Ik legde Nola geduldig uit dat de grond waarop we stonden, altijd voor vooruitgang had gestaan. Had paus Johannes Paulus hier geen openluchtmis gehouden, in 1985, toen ik misdienaar was, en we tot mijn afgrijzen in Zwitserland op vakantie waren? Was Flanders Expo nadien niet de thuisbasis geworden voor Flanders Technology International? Dat was een beurs waarop mens en robot de beste vrienden werden. Tezelfdertijd profileerde Vlaanderen zich als ontzettend lokaal en geweldig internationaal, en nog wel in het Engels ook. Het was, kortom, een mokerslag voor het binaire denken. En wist Nola dan niet dat hier heel vroeger een vliegveld was geweest? De wereldvermaarde luchtacrobaat Adolphe Pégoud had hier met adembenemende luchtstunten nog de wereldtentoonstelling van 1913 afgesloten! 
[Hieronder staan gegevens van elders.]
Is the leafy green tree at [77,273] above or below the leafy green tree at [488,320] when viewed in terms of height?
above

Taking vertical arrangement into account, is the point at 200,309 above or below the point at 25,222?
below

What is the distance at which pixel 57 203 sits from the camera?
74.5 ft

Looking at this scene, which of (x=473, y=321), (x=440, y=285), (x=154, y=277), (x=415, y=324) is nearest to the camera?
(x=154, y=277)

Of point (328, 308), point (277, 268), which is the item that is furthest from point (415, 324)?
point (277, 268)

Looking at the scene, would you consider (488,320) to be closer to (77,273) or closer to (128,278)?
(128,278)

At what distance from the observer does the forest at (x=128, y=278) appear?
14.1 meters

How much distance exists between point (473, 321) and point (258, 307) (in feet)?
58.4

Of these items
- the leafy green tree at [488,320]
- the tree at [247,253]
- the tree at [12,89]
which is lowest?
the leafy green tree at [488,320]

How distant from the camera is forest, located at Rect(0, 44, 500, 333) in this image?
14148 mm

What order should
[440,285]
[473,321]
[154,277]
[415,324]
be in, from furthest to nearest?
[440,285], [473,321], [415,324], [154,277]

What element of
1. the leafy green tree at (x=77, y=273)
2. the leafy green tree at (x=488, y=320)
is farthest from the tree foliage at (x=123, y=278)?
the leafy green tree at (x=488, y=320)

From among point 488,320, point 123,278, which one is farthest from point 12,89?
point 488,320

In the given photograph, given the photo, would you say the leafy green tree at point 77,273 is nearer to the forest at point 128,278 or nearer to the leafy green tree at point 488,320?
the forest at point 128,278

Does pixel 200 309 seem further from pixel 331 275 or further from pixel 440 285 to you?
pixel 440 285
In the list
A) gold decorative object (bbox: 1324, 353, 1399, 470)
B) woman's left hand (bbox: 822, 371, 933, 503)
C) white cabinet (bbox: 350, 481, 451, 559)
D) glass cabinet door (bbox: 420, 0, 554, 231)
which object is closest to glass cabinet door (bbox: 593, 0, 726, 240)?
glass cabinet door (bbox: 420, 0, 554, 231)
Nola keek bewonderend, en bovendien bevorderden de succesverhalen haar spijsvertering. Terwijl ik haar warme uitwerpselen opruimde, dacht ik dat het beter was om haar niet lastig te vallen met het zware oorlogsverleden van het vliegveld. Hoe verlekkerd de Duitsers zowel in de eerste als in de tweede wereldoorlog op het veld waren geweest, en met welke doodsverachting de Duitse Luftwaffe het terrein had aangevallen in 1945, toen het door de Royal Air Force was overgenomen. Niet gehinderd door het gewicht van de geschiedenis huppelde Nola vrolijk recht op Hal 2 af.  Ze trok mij vooruit, ik wisselde af tussen linker- en rechterarm, zodat ze beiden in dezelfde mate uitgerokken zouden worden. Ik was blij dat ik vanaf nu een oriëntatievermogen had, zij het dan aan een leiband. Op de betonnen vlakte voor Hal 2 stond een jeep, met de deuren open, kisten vol werkmateriaal stonden ernaast. Hier heerste bedrijvigheid! Ik keek rond, en zag een grote toiletwagen, waarop drie mannen gemondmaskerd vloekten op een deur die moeilijk deed. Met man en macht en drie viseuses probeerden ze het onding op zijn plaats te dwingen. Gelukkig waren er nog twee weken! Ik voelde een diepe geruststelling over mij komen. Niet alleen zouden we ons hier binnenkort en masse kunnen laten vaccineren. Maar we zouden zelfs naar het toilet kunnen tijdens het gretige aanschuiven. Ik dacht al na hoe lang Freddy en ik erover zouden doen, te voet van aan het IVG tot aan Flanders Expo? Ik besloot toch te proberen om Freddy te overtuigen om de tram te nemen. Voor de gelegenheid zou het stemmetje op de tram moeten zeggen: “Eindhalte: Vaccinatie.”